TSI by Thyretain ™ -reporter bioassay (Thyretain-TSI) were previously shown to be functional indicators of the activity and severity of Graves’ ophthalmopathy; Furthermore, the combination of negative TRAb and positive Thyretain-TSI is closely associated with ophthalmopathy (Lytton et al [10-12] while patients testing positive for TRAb and negative for Thyretain-TSI had Graves’ disease without orbitopathy [12]. However, Thyretain-TSI is also found in newly diagnosed Graves’ disease patients showing no clinical signs of eye disease. In the present study we have used the Thyretain ™ bioassay to assess the TSI levels in sera from 13 patients with EGD, including several seen on repeated visits within a few months of the onset of symptoms. The TSI levels of these EGD patients were compared with normal controls and with three other patient groups; hyperthyroid Graves’ disease patients with and without ophthalmopathy, and 12 of their euthyroid relatives, belonging to single family with a high prevalence of thyroid autoimmunity.

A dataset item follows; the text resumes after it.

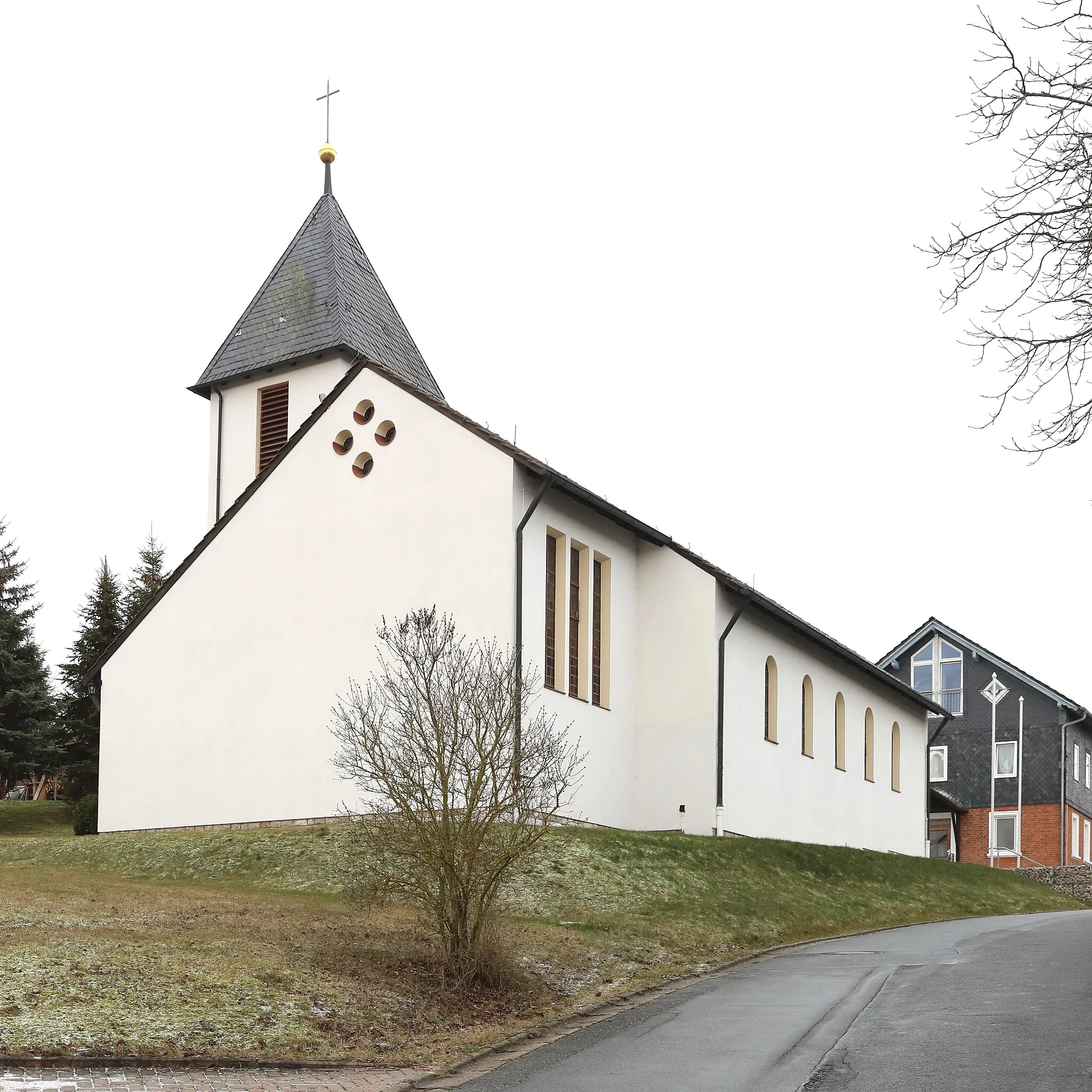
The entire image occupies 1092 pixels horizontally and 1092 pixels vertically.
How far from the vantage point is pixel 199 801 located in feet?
93.6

Clinical Subjects and Methods

Clinical subjects

We studied sera from; 1) 13 patients with euthyroid Graves’ disease, 9 females and 4 males aged 43-70 (mean age 56years). Multiple serum samples from 6 of the patients and single samples from 7 patients were tested in single Thyretain TSI reporter bioassays. All 13 patients were diagnosed as “euthyroid Graves’ disease” at the time of the initial blood sample. Although 3 patients (nos. 1,2 and 3 Table 1), subsequently converted to Graves’ hyperthyroidism (2 patients) or had developed Graves’ disease many years earlier (1 patient).